U.S. lawmakers have decided to eliminate the Internal Revenue Service’s contentious requirement that would have compelled decentralized finance platforms to disclose user transactions.
The initiative to oppose the IRS DeFi broker rule garnered bipartisan backing, with the House of Representatives voting 292-132 in favor of its repeal on March 11. While all 132 dissenting votes came from Democrats, 76 members of that party joined Republicans in supporting the repeal.
This DeFi broker rule would have mandated decentralized exchanges and other DeFi platforms to submit transaction details, including user data and gross income from crypto sales, to the IRS.

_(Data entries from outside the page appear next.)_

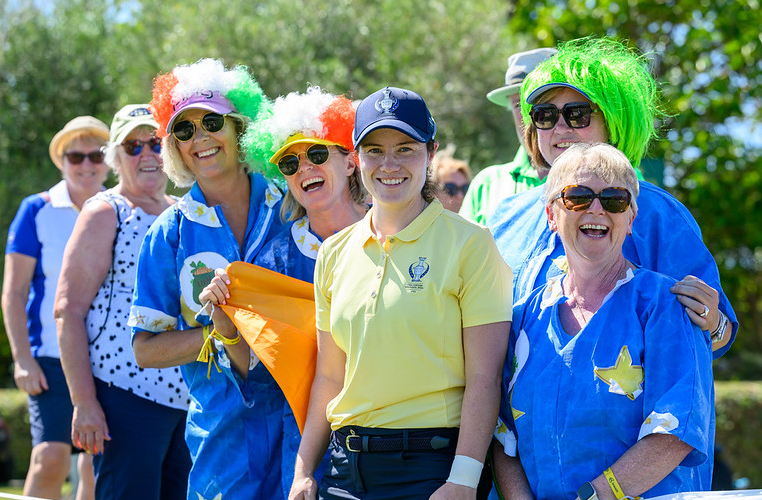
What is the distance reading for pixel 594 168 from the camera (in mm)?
2584

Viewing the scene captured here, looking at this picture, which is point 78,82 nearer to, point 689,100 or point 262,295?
point 689,100

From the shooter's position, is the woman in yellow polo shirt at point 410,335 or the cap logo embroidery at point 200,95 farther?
the cap logo embroidery at point 200,95

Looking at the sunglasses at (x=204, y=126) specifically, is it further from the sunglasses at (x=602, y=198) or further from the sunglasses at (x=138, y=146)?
the sunglasses at (x=602, y=198)

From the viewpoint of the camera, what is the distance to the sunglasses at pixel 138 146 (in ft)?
14.2

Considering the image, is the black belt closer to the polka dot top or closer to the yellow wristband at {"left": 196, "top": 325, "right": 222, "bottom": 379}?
the yellow wristband at {"left": 196, "top": 325, "right": 222, "bottom": 379}

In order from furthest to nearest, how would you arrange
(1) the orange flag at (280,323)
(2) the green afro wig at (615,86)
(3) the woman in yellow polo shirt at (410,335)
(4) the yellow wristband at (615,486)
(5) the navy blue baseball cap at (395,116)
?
(1) the orange flag at (280,323)
(2) the green afro wig at (615,86)
(5) the navy blue baseball cap at (395,116)
(3) the woman in yellow polo shirt at (410,335)
(4) the yellow wristband at (615,486)

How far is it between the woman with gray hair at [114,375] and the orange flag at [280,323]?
110cm

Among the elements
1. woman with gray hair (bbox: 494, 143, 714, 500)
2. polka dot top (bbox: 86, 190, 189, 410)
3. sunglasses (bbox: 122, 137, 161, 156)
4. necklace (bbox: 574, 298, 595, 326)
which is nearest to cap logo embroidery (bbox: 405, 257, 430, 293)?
woman with gray hair (bbox: 494, 143, 714, 500)

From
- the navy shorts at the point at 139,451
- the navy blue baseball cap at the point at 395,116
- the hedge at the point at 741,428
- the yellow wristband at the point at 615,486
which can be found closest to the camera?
the yellow wristband at the point at 615,486

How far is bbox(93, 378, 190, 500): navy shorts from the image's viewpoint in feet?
12.8

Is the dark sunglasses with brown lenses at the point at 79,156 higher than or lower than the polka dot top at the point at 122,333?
higher

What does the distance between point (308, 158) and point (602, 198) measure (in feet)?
3.93

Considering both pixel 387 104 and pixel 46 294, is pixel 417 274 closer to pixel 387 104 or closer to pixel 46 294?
pixel 387 104

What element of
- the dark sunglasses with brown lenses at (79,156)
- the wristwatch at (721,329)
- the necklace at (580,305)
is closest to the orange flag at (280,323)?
the necklace at (580,305)
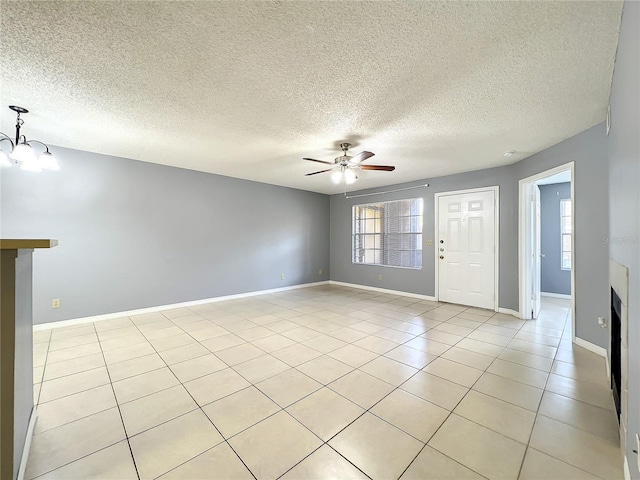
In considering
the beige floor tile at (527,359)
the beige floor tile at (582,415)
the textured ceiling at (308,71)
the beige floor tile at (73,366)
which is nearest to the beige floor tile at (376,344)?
the beige floor tile at (527,359)

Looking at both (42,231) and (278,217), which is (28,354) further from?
(278,217)

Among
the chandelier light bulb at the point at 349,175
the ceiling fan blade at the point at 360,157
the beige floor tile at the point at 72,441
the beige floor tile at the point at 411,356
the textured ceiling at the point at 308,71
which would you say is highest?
the textured ceiling at the point at 308,71

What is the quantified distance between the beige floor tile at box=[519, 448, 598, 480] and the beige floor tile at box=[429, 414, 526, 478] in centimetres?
3

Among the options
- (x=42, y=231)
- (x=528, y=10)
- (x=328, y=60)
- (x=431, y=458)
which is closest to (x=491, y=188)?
(x=528, y=10)

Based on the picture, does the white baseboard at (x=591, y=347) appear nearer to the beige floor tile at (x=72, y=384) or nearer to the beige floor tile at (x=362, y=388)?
the beige floor tile at (x=362, y=388)

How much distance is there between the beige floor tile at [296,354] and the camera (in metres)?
2.61

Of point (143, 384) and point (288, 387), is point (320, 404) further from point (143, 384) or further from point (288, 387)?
point (143, 384)

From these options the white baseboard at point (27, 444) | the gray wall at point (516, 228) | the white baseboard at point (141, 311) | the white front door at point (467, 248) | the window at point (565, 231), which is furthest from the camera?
the window at point (565, 231)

Opponents of the rule contend that it imposed an excessive compliance burden on DeFi platforms and raised significant privacy issues related to the collection of taxpayer information.
According to Republican Representative Mike Carey, the regulation represented a “massive government overreach” that would have “invaded the privacy of tens of millions of Americans” and hindered a budding industry.
House Financial Services Committee Chairman French Hill has also voiced similar concerns, labeling the rule as “a clear example of government overreach” that could drive digital asset innovation abroad.
The House vote followed the Senate’s action on March 4, where legislators also aimed to overturn the rule with a 70-27 majority. Earlier, on February 26, the House had moved forward with a resolution to repeal the regulation.
Since both congressional chambers have voted in favor of the repeal, the resolution will return to the Senate for a final decision before it reaches President Donald Trump.
The White House has already indicated its support for the repeal, suggesting that it is likely to be enacted into law.